July 4 – September 4, 2022
Artist Book Signing | Thursday 7 July, 2022 6 to 8pm
Online Artist Talk with Sal Taylor Kidd & Dawn Surratt | Wednesday 27 July, 2022 7pm Eastern
The Touchstones project is a visual conversation between artists Sal Taylor Kydd and Dawn Surratt. This project explores themes of connection, isolation and loss as well as adaptability and creativity as the world has been challenged with a life threatening pandemic. Both artists live on the East coast, separated by two thousand miles in physical terms, but less than a minute in the virtual sense. Through a series of photographic diptychs and poems, the work has evolved as a call and response, as they each responded to the other’s work, pairing photographs and writing, building on the foundation of trust and understanding that continues to grow between the two artists.
About Sal Taylor Kydd
Maine-based photographic artist and writer Sal Taylor Kydd uses various photographic media in a personal narrative that explores themes around memory and belonging; combining her poetry with alternative processes of photography and object-making.
Sal’s fine art photographs have been exhibited throughout the country and internationally, including Barcelona, San Miguel De Allende, Portland, Boston and Los Angeles; and she has been featured in numerous publications, including Don’t Take Pictures Magazine, Lenscratch, Diffusion Annual and The Hand magazine.

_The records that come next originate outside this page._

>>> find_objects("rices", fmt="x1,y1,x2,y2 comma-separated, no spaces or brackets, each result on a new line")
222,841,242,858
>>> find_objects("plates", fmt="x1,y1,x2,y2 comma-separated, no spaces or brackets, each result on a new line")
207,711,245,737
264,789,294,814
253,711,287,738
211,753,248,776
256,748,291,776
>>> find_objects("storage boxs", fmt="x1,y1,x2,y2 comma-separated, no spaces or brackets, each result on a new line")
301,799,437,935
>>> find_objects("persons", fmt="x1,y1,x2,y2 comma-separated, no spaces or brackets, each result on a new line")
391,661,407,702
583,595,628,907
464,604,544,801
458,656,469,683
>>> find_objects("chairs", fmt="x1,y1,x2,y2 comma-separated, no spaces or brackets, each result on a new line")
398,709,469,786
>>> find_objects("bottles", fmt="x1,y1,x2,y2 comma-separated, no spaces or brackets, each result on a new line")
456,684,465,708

Sal has self-published a number of books combining her poetry with her photographs. Her books are in private and museum collections throughout the country including The Getty Museum, Bowdoin College, The Peabody Essex Museum and the Maine Women Writer’s Collection at the University of New England.

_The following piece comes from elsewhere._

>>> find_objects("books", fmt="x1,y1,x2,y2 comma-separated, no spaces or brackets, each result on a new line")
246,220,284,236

Sal’s latest book “Yesterday”, produced by Datz Press, is a limited edition book of poems and photographs that explores our sense of loss around the pandemic of 2020.
Originally from the UK, Sal earned her BA in Modern Languages from Manchester University in the UK and has an MFA in Photography from Maine Media College in Rockport, where she now lives with her husband and two teenagers.
About Dawn Surratt
Dawn Surratt earned a B.A. in Studio Arts from the University of North Carolina in Greensboro and a Bachelor and Master’s Degree in Social Work from the University of Georgia. Her years of work with dying patients in hospice settings is the backbone of her imagery combining photographs with
photography based book structures, installations, and objects as visual meditations exploring concepts of grief, transition, healing and spirituality.

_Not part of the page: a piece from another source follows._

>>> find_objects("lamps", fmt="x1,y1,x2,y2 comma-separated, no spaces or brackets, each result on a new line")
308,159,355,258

Her work has been widely published for book covers and publications such as Time, Bloomberg Business Week, Lenscratch, SHOTS, Diffusion and The Hand. She has exhibited in galleries across the United States including The Center for Fine Art Photography, Southeast Center for Photography, A.Smith Gallery, Photoplace Gallery and Power Plant Gallery.
She was a 2016 and 2020 Critical Mass Finalist and her work is in collections across the United States including the Rubinstein Library at Duke University, Archive of Documentary Arts. She is a 2018 nominee for the Royal Photography Society’s 100 Heroines.
Dawn is a full time artist living in rural North Carolina and teaches multi-media process and photography object work through Maine Media Workshops and College.
You can find her roaming the countryside with her camera, her husband, and their Pembroke Welsh Corgi Winston who doubles as their photography assistant.